Account of Simon Bruté taken from Mother Seton: Notes by Rev. Simon Gabriel Bruté (Bishop of Vincennes) (Emmitsburg, 1884), p.29-32.
January 4, 1821. “Ask Heaven to praise and love Him” my last words to Mother, at four o’clock in the afternoon, were my last indeed, and of any priest on earth to her, to day, at two after midnight she removed to her eternal Home.
They had called Sister Mary Xavier, the Assistant some time before, as she seemed dying. She was wholly conscious but so often deceived, seemed not to believe it was yet the time.

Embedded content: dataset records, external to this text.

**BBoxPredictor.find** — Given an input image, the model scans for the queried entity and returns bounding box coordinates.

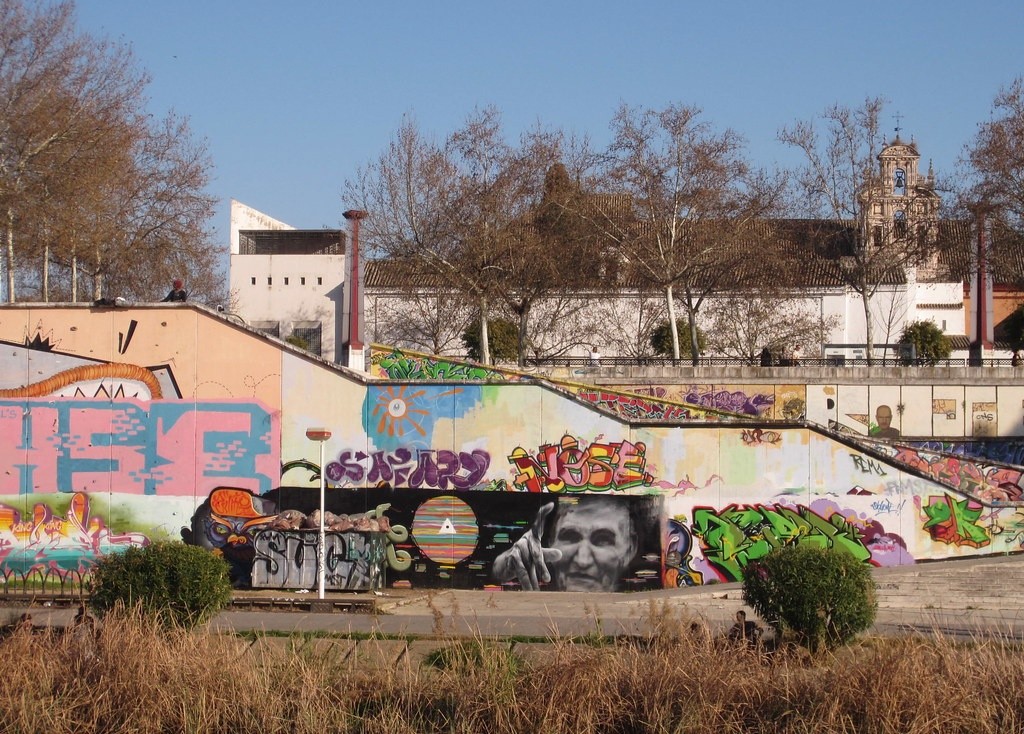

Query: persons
[159,279,188,303]
[724,610,765,650]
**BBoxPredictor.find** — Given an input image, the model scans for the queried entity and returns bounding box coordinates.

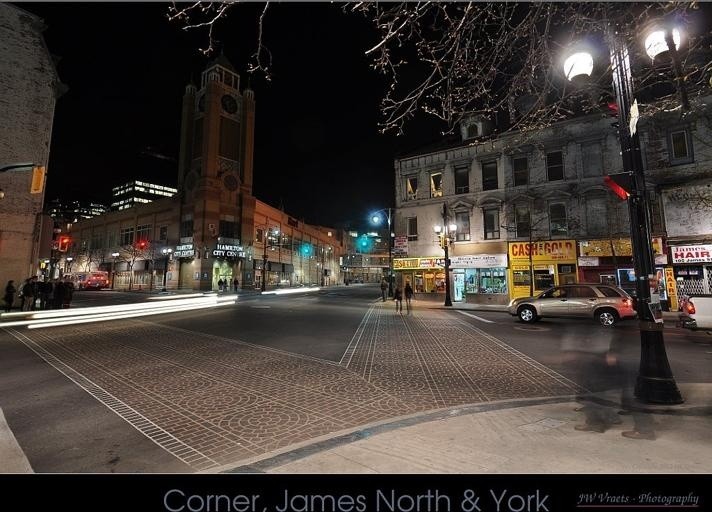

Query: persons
[380,280,389,303]
[217,279,224,290]
[606,299,661,441]
[573,342,633,431]
[234,278,239,292]
[393,283,404,316]
[230,279,233,291]
[4,273,76,315]
[223,279,228,291]
[403,283,414,316]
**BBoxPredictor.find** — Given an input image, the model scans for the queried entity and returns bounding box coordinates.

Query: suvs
[79,273,108,291]
[506,283,637,327]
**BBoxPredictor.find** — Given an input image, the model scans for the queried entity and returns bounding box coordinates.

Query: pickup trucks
[676,293,712,336]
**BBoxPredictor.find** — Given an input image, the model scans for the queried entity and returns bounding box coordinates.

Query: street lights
[162,248,172,292]
[109,252,120,291]
[563,23,684,402]
[361,207,393,297]
[433,200,459,306]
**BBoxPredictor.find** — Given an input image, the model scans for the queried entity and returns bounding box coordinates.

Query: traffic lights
[59,237,67,252]
[438,235,441,246]
[603,170,638,203]
[304,243,309,254]
[140,240,145,249]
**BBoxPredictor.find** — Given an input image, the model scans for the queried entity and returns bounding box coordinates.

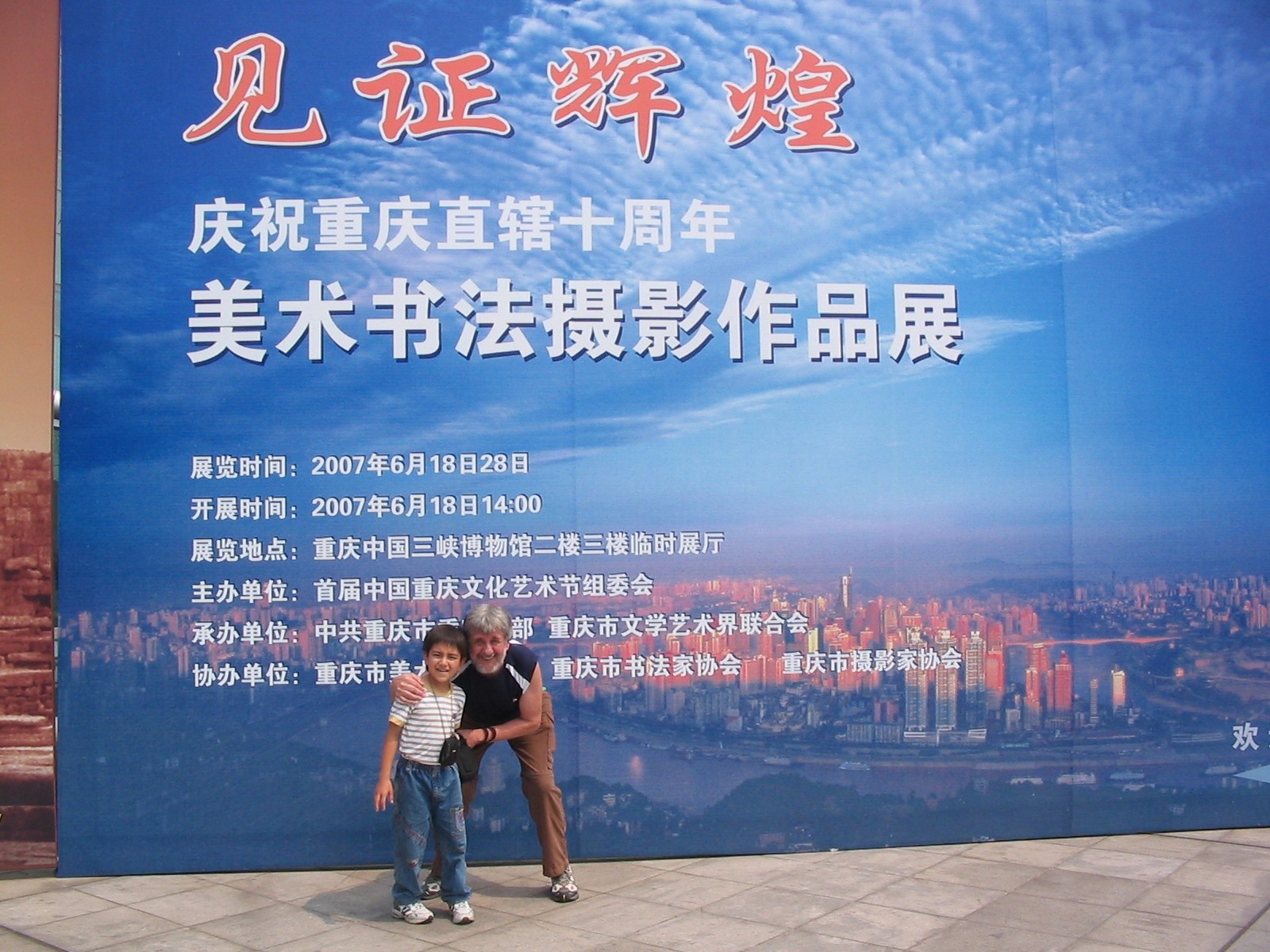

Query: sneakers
[551,864,578,902]
[392,898,434,925]
[449,900,474,925]
[417,873,441,900]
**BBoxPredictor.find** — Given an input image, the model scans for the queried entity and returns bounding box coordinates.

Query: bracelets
[488,727,496,743]
[483,728,488,744]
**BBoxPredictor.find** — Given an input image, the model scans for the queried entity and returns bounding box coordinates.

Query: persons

However, after she had welcome in a pleasant manner Sister Mary Xavier, by: “Is it you Xavier?” she united with their prayers, which they repeated by intervals, and it being manifest she was dying, her poor daughter Josephine began to cry aloud in a distressing manner, and could not restrain herself, but rather had such convulsions as made the Sisters afraid she would die before her mother. So they sent for me, as much for her as for Mother, whom they considered so long and fully prepared.
The dying mother must have well noticed that exceeding grief of her daughter, but happily seemed not to be disturbed by it, being we hope long tried and strengthened that side [sic]. She soon could not breathe and ceased to live.
I arrived quarter of an hour after she had expired.
Towards midnight, one of the nurses tells me, offering her a drink she refused a moment, “in hope,” she said, “that on the morning she might be granted one Communion more,” – (like her Anina) – The night of Sunday last, after the Viaticum of Saturday, being extremely thirsty towards midnight the same nurse, Sister Susan, urged her to drink.
“O, no!” she said. “Eternity, let us mind that,” and she kept on for one communion more.
Last night, amidst the various prayers said for her she began the prayer of Pius VII – “May the most just, the most high, and the most amiable will of God be accomplished forever!” …
… She had about an hour of hard agony, then, ending sweetly — When Sister Xavier said: “Our Lord calls you!” she asked “Who?” as if not actually sensible of that call. Then she lowered her breathing, and died very gently, “as if to sleep,” said Sister Anastasia: and not a struggle or gasp afterword.